Zhang Jiwei, Shao Yuxiu, Rangan Aaditya V, Tao Louis
School of Mathematics and Statistics, Wuhan University, Wuhan, 430072, China.
Hubei Key Laboratory of Computational Science, Wuhan University, Wuhan, 430072, China.
J Comput Neurosci. 2019 Apr;46(2):211-232. doi: 10.1007/s10827-019-00712-w. Epub 2019 Feb 16.
Homogeneously structured, fluctuation-driven networks of spiking neurons can exhibit a wide variety of dynamical behaviors, ranging from homogeneity to synchrony. We extend our partitioned-ensemble average (PEA) formalism proposed in Zhang et al. (Journal of Computational Neuroscience, 37(1), 81-104, 2014a) to systematically coarse grain the heterogeneous dynamics of strongly coupled, conductance-based integrate-and-fire neuronal networks. The population dynamics models derived here successfully capture the so-called multiple-firing events (MFEs), which emerge naturally in fluctuation-driven networks of strongly coupled neurons. Although these MFEs likely play a crucial role in the generation of the neuronal avalanches observed in vitro and in vivo, the mechanisms underlying these MFEs cannot easily be understood using standard population dynamic models. Using our PEA formalism, we systematically generate a sequence of model reductions, going from Master equations, to Fokker-Planck equations, and finally, to an augmented system of ordinary differential equations. Furthermore, we show that these reductions can faithfully describe the heterogeneous dynamic regimes underlying the generation of MFEs in strongly coupled conductance-based integrate-and-fire neuronal networks.

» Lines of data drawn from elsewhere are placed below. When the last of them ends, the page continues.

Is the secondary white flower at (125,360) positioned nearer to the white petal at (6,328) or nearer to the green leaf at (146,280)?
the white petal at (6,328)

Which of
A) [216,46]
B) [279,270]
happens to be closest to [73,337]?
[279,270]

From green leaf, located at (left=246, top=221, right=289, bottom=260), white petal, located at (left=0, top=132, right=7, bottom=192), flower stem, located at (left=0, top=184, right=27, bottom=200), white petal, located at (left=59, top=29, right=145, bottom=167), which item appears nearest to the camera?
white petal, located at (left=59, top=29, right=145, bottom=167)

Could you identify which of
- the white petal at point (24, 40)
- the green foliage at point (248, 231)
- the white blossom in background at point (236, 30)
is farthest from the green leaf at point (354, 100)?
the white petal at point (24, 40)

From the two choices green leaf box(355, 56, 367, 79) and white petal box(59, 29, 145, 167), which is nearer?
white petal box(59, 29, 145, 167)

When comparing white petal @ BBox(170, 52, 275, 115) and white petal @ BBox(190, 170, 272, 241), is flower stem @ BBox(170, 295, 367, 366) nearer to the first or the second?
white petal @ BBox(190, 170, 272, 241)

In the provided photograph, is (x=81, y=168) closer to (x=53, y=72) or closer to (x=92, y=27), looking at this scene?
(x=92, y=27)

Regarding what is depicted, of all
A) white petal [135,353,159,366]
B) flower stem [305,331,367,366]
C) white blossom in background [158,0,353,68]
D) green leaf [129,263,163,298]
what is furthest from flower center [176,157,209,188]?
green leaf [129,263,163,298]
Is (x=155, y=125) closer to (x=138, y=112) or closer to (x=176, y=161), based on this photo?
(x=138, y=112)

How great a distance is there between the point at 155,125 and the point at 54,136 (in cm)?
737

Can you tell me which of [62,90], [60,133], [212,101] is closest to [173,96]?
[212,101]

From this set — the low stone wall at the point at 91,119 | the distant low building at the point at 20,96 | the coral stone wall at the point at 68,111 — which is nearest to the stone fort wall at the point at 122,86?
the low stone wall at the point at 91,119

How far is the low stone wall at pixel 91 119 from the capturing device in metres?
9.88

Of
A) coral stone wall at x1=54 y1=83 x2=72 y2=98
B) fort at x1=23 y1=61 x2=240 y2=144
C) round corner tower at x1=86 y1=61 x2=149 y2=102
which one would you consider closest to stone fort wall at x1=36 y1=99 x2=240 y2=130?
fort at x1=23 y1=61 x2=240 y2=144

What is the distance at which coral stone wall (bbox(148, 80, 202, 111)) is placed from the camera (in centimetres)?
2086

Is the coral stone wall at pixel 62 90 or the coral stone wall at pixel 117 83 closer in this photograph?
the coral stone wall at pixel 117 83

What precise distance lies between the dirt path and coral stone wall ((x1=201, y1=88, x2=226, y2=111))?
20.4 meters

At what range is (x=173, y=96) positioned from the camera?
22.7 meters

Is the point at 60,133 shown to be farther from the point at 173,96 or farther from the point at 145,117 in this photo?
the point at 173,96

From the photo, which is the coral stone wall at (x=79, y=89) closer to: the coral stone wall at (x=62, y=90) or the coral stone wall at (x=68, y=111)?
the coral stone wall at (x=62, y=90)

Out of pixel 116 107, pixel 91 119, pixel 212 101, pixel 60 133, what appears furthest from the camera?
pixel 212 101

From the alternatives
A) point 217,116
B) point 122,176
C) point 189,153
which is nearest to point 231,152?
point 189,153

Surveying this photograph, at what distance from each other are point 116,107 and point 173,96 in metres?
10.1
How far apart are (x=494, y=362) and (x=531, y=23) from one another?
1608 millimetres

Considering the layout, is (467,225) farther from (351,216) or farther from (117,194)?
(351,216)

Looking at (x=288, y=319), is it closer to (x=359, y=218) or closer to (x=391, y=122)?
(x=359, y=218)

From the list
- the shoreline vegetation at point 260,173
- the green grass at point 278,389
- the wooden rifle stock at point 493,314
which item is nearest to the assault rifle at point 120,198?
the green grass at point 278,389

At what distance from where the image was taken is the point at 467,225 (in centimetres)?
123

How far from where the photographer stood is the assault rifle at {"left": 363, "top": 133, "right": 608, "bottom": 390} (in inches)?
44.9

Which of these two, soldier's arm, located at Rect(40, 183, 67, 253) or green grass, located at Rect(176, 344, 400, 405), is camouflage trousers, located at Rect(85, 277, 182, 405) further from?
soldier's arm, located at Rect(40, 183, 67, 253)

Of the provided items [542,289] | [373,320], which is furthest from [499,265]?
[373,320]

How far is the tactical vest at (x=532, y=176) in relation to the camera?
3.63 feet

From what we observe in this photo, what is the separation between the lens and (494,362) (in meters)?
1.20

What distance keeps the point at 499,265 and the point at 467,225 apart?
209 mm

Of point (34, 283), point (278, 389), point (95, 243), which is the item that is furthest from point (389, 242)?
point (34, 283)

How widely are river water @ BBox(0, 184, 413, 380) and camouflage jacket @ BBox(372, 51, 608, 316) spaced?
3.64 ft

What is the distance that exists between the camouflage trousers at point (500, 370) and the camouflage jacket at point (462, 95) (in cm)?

结构均匀、由波动驱动的脉冲神经元网络可以展现出各种各样的动力学行为,从均匀性到同步性。我们扩展了在Zhang等人(《计算神经科学杂志》,37(1),81 - 104,2014a)中提出的分区系综平均(PEA)形式体系,以系统地对强耦合、基于电导的积分发放神经元网络的异质动力学进行粗粒化。这里推导的群体动力学模型成功地捕捉到了所谓的多次发放事件(MFEs),这些事件在强耦合神经元的波动驱动网络中自然出现。尽管这些MFEs可能在体外和体内观察到的神经元雪崩的产生中起着关键作用,但使用标准的群体动力学模型很难理解这些MFEs背后的机制。使用我们的PEA形式体系,我们系统地生成了一系列模型简化,从主方程到福克 - 普朗克方程,最后到一个扩充的常微分方程组。此外,我们表明这些简化能够忠实地描述在强耦合、基于电导的积分发放神经元网络中产生MFEs的异质动力学状态。